00:31:37.840 | And in some cases, we might actually not want that to happen. In many cases, we probably do want that to
00:31:43.920 | be the case. Generally speaking, I think LMs are going to perform at their best with maximal context and
00:31:53.120 | information to a certain level. You probably like, for example, frag, I don't think there's any point
00:32:01.200 | in just sending everything to an agent. It's better to filter that down. But when it comes to chat history,
00:32:08.000 | they saw and tool calls that have been made. I think it is generally best to keep all that information
00:32:13.280 | there and available to the LMs, but maybe in some cases, you actually might want to filter that stuff out.
00:32:18.880 | So we can do that with the handoff filters. And we, at least for now, the only thing that we can
00:32:25.280 | filter is all the tool call messages. Okay. So I'm going to add that. So we do that with input filter
00:32:32.560 | and we're adding handoff filters, remove all tools. This is going to remove all the tool messages.
00:32:38.160 | Okay. Now the only tool that can be called here is the get current date tool. And we've been using
00:32:46.000 | that to answer all the questions accurately. So we're going to actually see now that this,
00:32:50.800 | our workflow won't be able to answer this question because we're going to be filtering out that
00:32:58.160 | information. So that tool is going to be called by the main agent, but then the fact that that tool was
00:33:04.320 | called, that is not going to make it to the sub-agents that we hand off to. So let's run this and we'll see
00:33:11.760 | what happens. So we have the hand off to internal documentation to find the day of the most recent
00:33:17.120 | revenue report. And yeah, so now it's telling me that today is April 27th, 2025, which it is,
00:33:23.200 | it's not, it's, we're in May. So it's a little while, it's a little bit off. So yeah, it's incorrect,
00:33:30.400 | right?
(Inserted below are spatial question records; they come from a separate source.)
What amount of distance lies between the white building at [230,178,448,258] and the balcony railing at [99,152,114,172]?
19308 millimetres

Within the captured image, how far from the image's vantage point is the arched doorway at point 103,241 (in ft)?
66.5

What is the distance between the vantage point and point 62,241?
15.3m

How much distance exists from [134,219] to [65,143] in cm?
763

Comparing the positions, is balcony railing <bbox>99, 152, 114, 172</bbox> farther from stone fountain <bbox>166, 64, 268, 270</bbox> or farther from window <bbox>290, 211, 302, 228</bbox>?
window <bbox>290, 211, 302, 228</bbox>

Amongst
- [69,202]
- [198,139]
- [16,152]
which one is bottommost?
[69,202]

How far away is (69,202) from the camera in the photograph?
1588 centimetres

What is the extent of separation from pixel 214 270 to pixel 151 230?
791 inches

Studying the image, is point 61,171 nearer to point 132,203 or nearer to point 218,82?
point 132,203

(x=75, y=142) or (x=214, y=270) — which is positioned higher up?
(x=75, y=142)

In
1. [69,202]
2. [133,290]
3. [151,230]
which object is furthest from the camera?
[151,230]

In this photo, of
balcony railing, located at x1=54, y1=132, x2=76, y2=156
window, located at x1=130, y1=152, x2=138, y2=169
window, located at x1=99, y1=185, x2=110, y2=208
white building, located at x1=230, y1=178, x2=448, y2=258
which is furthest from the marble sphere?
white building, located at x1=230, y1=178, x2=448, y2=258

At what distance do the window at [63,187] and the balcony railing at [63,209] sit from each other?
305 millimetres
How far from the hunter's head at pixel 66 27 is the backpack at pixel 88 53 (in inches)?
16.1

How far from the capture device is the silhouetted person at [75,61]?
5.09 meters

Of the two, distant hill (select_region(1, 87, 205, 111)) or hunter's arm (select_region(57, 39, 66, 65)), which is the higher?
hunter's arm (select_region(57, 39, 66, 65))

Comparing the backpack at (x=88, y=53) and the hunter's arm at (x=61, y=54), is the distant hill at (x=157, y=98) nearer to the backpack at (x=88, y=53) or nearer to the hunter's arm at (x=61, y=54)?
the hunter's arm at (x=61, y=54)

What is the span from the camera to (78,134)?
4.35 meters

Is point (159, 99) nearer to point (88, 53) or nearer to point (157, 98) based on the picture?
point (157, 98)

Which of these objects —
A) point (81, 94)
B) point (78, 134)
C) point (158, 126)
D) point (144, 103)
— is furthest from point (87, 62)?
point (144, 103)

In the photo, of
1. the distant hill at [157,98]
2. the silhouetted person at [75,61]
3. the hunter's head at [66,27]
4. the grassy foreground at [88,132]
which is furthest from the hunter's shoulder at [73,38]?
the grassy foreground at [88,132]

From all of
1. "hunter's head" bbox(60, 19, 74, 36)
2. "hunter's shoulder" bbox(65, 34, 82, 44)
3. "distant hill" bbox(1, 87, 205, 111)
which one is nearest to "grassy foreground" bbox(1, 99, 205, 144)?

And that's because we're using that filter. Now there may be cases where you do want to filter out
00:33:36.400 | those things. It just depends on your use case and what you're building. So that is actually it. That's
00:33:42.000 | all I wanted to cover. We've, I think, really dived into what handoffs are, where we might want to use
00:33:47.600 | them and also where we might not want to use them and the various tools and features that I have also
00:33:55.760 | included for handoffs. I think in general, handoffs are a really good concept for building multi-agent
00:34:04.080 | systems. And I think that's obvious from what we've seen here as well. But of course, there are cases
00:34:08.960 | where we might want to go with that, like orchestrate a sub-agent pattern or something else, or maybe a mix of
00:34:13.520 | both. It really depends on what you're building, but it's very good to just be aware of all these different
00:34:19.040 | approaches that you can take when building these multi-agent systems. But yeah, that's all I wanted
00:34:24.000 | to cover. So I hope all this has been useful and interesting. Thank you very much for watching,
00:34:30.000 | and I will see you again in the next one. Bye.